At times like this, I feel utterly pathetic. It frustrates me that things I should find so simple, absolute knock me for six. But I am trying to remember that, if I were someone else telling me all this, I would have all the compassion in the world for that person. If I could find a fraction of that empathy for myself, I may be able to learn to be a little bit kinder to me. After all, if I can go easier on me and beat myself up a little less, maybe my worry and stress levels would come down. Who knows how much better that could make me feel…
So What’s The Moral?
I’m really not sure there is one. Except that it’s useful to remind ourselves that not all disabilities are visible. For 9 years before Nelly went in, I had been failing to respond to treatment. That means for 9 years, I had yo-yoed between very ill, very, very ill, desperately ill and horrendously ill. Yet it wasn’t until Nelly went in, that people noticed I looked ill at all.

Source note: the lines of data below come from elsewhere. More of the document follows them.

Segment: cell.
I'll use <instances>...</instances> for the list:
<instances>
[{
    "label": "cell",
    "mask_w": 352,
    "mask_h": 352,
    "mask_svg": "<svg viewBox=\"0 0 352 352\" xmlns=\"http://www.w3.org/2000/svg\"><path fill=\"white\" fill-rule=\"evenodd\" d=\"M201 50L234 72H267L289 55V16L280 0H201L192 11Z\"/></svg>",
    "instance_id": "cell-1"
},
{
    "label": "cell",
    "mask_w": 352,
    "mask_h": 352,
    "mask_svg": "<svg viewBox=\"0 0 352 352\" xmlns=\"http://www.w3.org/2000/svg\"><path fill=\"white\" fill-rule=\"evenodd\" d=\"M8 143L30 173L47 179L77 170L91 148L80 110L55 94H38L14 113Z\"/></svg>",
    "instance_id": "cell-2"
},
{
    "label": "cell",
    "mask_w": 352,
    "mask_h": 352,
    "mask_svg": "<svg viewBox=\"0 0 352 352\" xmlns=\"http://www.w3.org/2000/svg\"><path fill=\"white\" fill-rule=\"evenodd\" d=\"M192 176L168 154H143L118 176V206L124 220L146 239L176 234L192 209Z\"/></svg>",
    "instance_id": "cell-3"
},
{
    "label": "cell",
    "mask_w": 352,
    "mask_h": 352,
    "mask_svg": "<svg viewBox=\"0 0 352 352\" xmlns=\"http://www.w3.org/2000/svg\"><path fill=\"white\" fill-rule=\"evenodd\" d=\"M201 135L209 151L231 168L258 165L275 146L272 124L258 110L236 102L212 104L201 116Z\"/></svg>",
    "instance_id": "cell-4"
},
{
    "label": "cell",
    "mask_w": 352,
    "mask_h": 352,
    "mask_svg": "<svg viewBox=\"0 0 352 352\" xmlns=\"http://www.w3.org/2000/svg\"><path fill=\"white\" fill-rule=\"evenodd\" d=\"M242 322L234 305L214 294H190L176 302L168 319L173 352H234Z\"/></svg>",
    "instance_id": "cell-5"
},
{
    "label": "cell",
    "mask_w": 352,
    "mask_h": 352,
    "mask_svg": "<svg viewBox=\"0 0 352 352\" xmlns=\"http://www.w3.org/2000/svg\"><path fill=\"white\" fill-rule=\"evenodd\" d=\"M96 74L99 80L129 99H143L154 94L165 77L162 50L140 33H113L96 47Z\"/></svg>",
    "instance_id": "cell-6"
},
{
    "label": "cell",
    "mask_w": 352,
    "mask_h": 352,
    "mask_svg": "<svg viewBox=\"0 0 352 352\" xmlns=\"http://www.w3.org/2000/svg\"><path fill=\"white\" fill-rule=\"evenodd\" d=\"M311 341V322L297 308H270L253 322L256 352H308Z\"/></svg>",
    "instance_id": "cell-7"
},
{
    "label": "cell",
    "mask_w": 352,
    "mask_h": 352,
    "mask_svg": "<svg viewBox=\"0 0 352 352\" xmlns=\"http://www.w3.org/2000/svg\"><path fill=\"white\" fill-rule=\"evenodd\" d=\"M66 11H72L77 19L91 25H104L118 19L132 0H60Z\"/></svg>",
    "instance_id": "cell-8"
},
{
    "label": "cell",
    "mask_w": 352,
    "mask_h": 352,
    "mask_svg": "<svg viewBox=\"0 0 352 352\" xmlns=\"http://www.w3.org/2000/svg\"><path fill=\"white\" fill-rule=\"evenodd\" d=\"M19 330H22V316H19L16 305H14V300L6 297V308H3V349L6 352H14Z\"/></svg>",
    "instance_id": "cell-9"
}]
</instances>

I will never be the person who grumbles or tells the world and his wife every grim detail of how I’m feeling on a daily basis. However, I may find it a little easier to acknowledge the difficulties I often face, if more people gave me permission to answer outside of the bounds of what they wish to be true for me. While I know that wish is born out of kindness and concern, for me, it adds an extra layer of pressure to my responses. I can’t bear the thought of disappointing such caring people, by telling them that ‘today I feel like crap!’
I suppose it helps to be more honest with myself – sometimes, it takes everything I have just to exist. There it is. The reality of life with Crohn’s in a post-Nelly universe. It’s good, bad, ugly and scary. And, most of the time, it’s downright exhausting. But it’s my life – and right now, I am owning it without a crutch.